- 2015 INDIES Finalist
- Finalist, Women's Studies (Adult Nonfiction)
This biography honors the realities of hardship in the life of a Holocaust survivor while still drawing reasons for hope.
Russel Lazega’s loving biography of his grandmother, Managing Bubbie, details Lea Winter’s treacherous flight to freedom. This engrossing account of her journey through Belgium, France, and Spain in the 1940s, spliced with humorous scenes from the 1980s, pays tribute to the survivor-turned-Miami-Beach matriarch. World War II, whitefish, matchmaking, miracles, game shows, and grit fuse in a singular voice that brings history and memory to life.
Born in Poland, Lea left for Brussels as a young woman to work in a textile mill. By 1940, she was married with two daughters, and she and her family were forced to flee the Nazi invasion of Belgium. That event sets off a remarkable story of maternal love amid the deprivations of war. Chapters alternate between the family’s months spent as refugees and interludes that feature Bubbie in her nineties.

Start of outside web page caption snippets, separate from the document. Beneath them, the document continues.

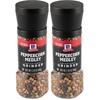 2.29 Ounce (Pack of 2)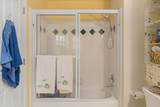 710 Pilot Knob - Photo 19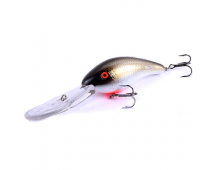 Воблер Mann's Crank 20+ (Tennessee Shad)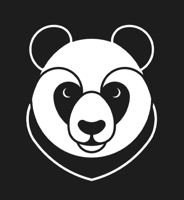 Digital Panda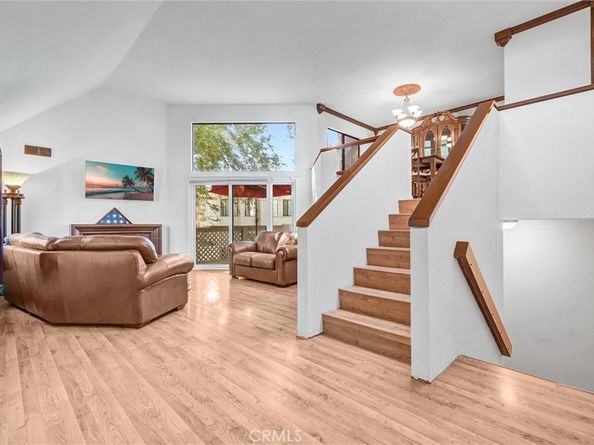 166 N Singingwood Street 3, Orange CA 92869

Latter sections—written in the form of scenes for a comedy script—contain exchanges between Bubbie, the author, and their relatives. Frequently set against the background noise of popular television series that mark the era, including Jeopardy! and The Dating Game, the dialogue brims with misunderstandings, arguments, and peculiar antics. Levity underscores the Lazega clan’s bonds despite occasional dark revelations, which include the death of one of Lea’s daughters. With subtle nods to Neil Simon, the absurd intensity of Bubbie’s reasoning captures a large-hearted personality who will “schlep” for miles to better the lives of those she loves.
When the writing turns back to the war in Europe, Lea’s fearless nature takes center stage. Quick-thinking, resourceful, and faced with incredible luck when it comes to finding strangers who offer help at the right moment, Lea walks her children over the mountains to Spain and eventually reaches America. Scenes focus on the urgency of their circumstances, yet do so without drama. A particular talent for showing Lea as a mother who moves out of necessity—rather than mythologizing acts of heroism in hindsight—strikes an honest chord. The work skillfully balances struggle with moments of respite, resulting in a well-paced read that honors the reality of hardship while still drawing reasons for hope.
Through lucid, attentive lines, Managing Bubbie builds a powerful tribute to a woman who never surrenders even when odds seem impossible. A handout, officials turning a blind eye, shelter, directions, a word—each gift builds a chain toward the future, where the greatest blessing is a home filled with familiar faces, and a story is an act of deep remembrance.